__Quoted passage__
»»

Implementation:Astronomer Astronomer cosmos LegacyDbtProject Parser

Knowledge Sources	Astronomer_Astronomer_cosmos
Domains	dbt Parsing, Project Discovery, DAG Construction
Last Updated	2026-02-07 17:00 GMT

Overview

Legacy dbt project parser that walks a dbt project directory tree to discover and extract models, snapshots, seeds, and tests along with their upstream dependencies and configuration metadata.

Description

The cosmos.dbt.parser.project module provides a file-system-based parser for dbt projects. It is considered the "legacy" parser because newer versions of Cosmos support parsing via dbt ls and manifest files. This parser operates entirely by reading SQL, Python, CSV, and YAML files from the project directory.

DbtModelType is an enumeration with four members:

DBT_MODEL -- A dbt model (SQL or Python)
DBT_SNAPSHOT -- A dbt snapshot
DBT_SEED -- A dbt seed (CSV data)
DBT_TEST -- A dbt test extracted from YAML column definitions

DbtModelConfig is a dataclass that holds:

config_selectors -- A set of strings in "key:value" format (e.g., "materialized:table", "tags:daily")
upstream_models -- A set of model names that this model depends on

DbtModelConfig supports addition via __add__, which merges two configs with an order-of-operations rule: SQL-file-level configs (materialized, schema) take precedence over properties.yml configs. Tags are always collected from both sources.

DbtModel is a dataclass representing a single dbt entity. On initialization (__post_init__), it reads the file at its path and extracts:

For SQL files: Uses Jinja2 template parsing to find ref() calls (upstream dependencies) and config() calls (materialized, schema, tags selectors)
For Python files: Uses Python AST parsing via extract_python_file_upstream_requirements() to find dbt.ref() calls within the model() function
For Snapshots: Extracts the snapshot name from the Template:% snapshot name % Jinja block and parses the body for refs
For Seeds and Tests: No file parsing is performed

The standalone function extract_python_file_upstream_requirements(code) parses Python source code using ast.parse(), locates the model() function definition, walks its AST to find all .ref() method calls, and returns the list of referenced entity names.

««

__Information supplied__
»»

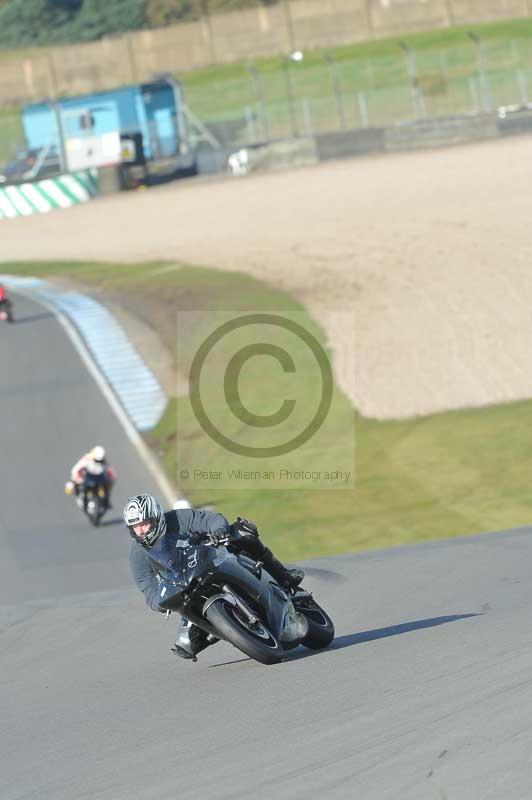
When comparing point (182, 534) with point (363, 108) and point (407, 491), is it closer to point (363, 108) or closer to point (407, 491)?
point (407, 491)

««

__Task set__
(1) According to the dbt parser page above, why is the cosmos.dbt.parser.project module called the "legacy" parser? Answer in one to three sentences.
(2) Output the passage of the dbt parser page between "Implementation:Astronomer Astronomer cosmos" and "the project directory.", inclusive.

__Written answers__
(1) It is called the "legacy" parser because newer versions of Cosmos can parse dbt projects using dbt ls and manifest files. This module instead works only by reading SQL, Python, CSV, and YAML files from the project directory.

(2)
Implementation:Astronomer Astronomer cosmos LegacyDbtProject Parser

Knowledge Sources	Astronomer_Astronomer_cosmos
Domains	dbt Parsing, Project Discovery, DAG Construction
Last Updated	2026-02-07 17:00 GMT

Overview

Legacy dbt project parser that walks a dbt project directory tree to discover and extract models, snapshots, seeds, and tests along with their upstream dependencies and configuration metadata.

Description

The cosmos.dbt.parser.project module provides a file-system-based parser for dbt projects. It is considered the "legacy" parser because newer versions of Cosmos support parsing via dbt ls and manifest files. This parser operates entirely by reading SQL, Python, CSV, and YAML files from the project directory.